The setback viscosity (SV) is defined as the difference between final viscosity and trough viscosity and its magnitude is considered to reflect the retrogradation tendency of amylose in a starch paste. Typically, starch presenting higher SV values has a greater tendency for retrogradation [4]. During the cooling process of RAV measurements, the rapid aggregation and the formation of junction zones of amylose by hydrogen bonds between the chains of the molecules are responsible for the retrogradation [28, 33]. It is shown that both additions of gellan gums decrease the final and SV compared to the rice starch sample. Many works also reported similar findings that the hydrocolloids additions could delay the retrogradation of amylose [3]. This effect again contributes to not only the cohesive gel network by hydrocolloids which delays the moisture migration, but also the intramolecular associations between hydrocolloids and solubilized starch molecules by structural winding or inclusion, hydrogen bonding and electrostatic interactions. Shi & Bemiller [17] studied the pasting properties of many starches in dilute solutions of hydrocolloids and found that ionic hydrocolloids such as xanthan and CMC can interact with starch molecules significantly by intramolecular associations. For both gellan gums, the carboxyl groups on glucuronic acid residues may induce the electrostatic interaction [21, 34] between gellan gum chains and with starch molecules, which shows the typical characteristics of ionic hydrocolloids. On the other hand, since HA gellan gum has more acetyl and glyceroyl groups, less linear structure and bigger steric hindrance [34], a more robust gel network can be formed which may further delay the retrogradation of amylose in the paste.

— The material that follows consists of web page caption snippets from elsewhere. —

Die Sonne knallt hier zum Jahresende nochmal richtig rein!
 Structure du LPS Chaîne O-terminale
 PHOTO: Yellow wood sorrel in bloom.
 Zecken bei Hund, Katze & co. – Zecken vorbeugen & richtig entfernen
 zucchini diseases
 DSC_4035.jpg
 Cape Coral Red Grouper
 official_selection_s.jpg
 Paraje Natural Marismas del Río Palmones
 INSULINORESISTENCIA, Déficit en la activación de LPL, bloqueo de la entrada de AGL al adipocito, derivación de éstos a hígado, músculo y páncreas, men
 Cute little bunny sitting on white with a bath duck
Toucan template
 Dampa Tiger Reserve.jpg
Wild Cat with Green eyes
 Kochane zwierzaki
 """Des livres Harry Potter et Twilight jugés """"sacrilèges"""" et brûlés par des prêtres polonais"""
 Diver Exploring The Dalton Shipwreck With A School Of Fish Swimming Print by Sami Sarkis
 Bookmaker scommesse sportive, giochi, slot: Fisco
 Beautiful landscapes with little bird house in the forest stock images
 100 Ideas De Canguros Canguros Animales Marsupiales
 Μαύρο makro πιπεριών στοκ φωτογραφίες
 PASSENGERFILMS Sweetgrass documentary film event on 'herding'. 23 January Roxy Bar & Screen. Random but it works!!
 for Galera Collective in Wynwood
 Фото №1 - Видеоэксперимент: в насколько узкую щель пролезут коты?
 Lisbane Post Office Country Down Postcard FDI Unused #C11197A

Dynamic Viscoelastic Properties
Small deformation oscillatory tests are always employed to elucidate structural insight of viscoelastic materials. It is known that the storage modulus (G’) and loss modulus (G”) represent the elastic property of energy storage and the viscous property of energy dissipation, respectively [29]. The dynamic mechanical spectra of the RS-LA and RS-HA mixed pastes are shown in Fig. 2. The results clearly suggest that G′ is much higher than G″ throughout the measured frequency range and increase with the increase of angular frequency. These results indicate that the rice starch gel without and with gellan gums can be treated rheologically as a normal weak gel structure [35]. It can also be seen that the addition of gellan gums increase the value of G’ and G” as compared to the rice starch sample.
The variation of modulus with frequency for gels of rice starch (◇, ◆), rice starch with high acyl gellan gum (○, ●) and low acyl gellan gum (∆, ▲); elastic modulus, G’, is represented by void points and the viscous modulus, G”, by solid points
The values of G’, G”, and dynamic mechanical loss tangent (tanδ = G”/G’) for each rice starch gels at an oscillatory frequency of 1 Hz are listed in Table 2. It is shown that the values of tanδ for all studied gels are much smaller than 1 which indicates their predominantly elastic behaviour. The addition of gellan gums leads to an increase of the storage modulus (G’) and the loss modulus (G”) for RS pastes, which can be interpreted that the presence of gellan gums appears to increase the association of gelatinized starch granules and contributed to the enhancement of G’ values in the mixed pastes. This result is consistent with other previous findings [17, 36, 37]. It is known that due to the absence of a binding agent in rice starch (such as gluten), there was less ability to form a definable structure and there were repulsive forces existing between the starch granules [9]. So the increase of moduli values can be attributed to the difference between the interaction of rice starch–gellan gums in mixed paste and the interaction in pure rice starch paste. On the other hand, in rice starch-gellan gum mixtures, gellan networks are formed around the swollen starch granules and systems with different degrees of elasticity are obtained depending on the extent of granules disruption, which in turn influence the segregation of gellan [38]. The rice starch granules in the paste act as filler that reinforces the gellan gum gel structure and also produce strong bonds to given higher modulus. So, both the swollen particles and gellan compact networks contribute to the elastic character of the mixtures enhancing the storage modulus. This effect will be beneficial for the rice starch to use as an alternative to make gluten-free breads [2].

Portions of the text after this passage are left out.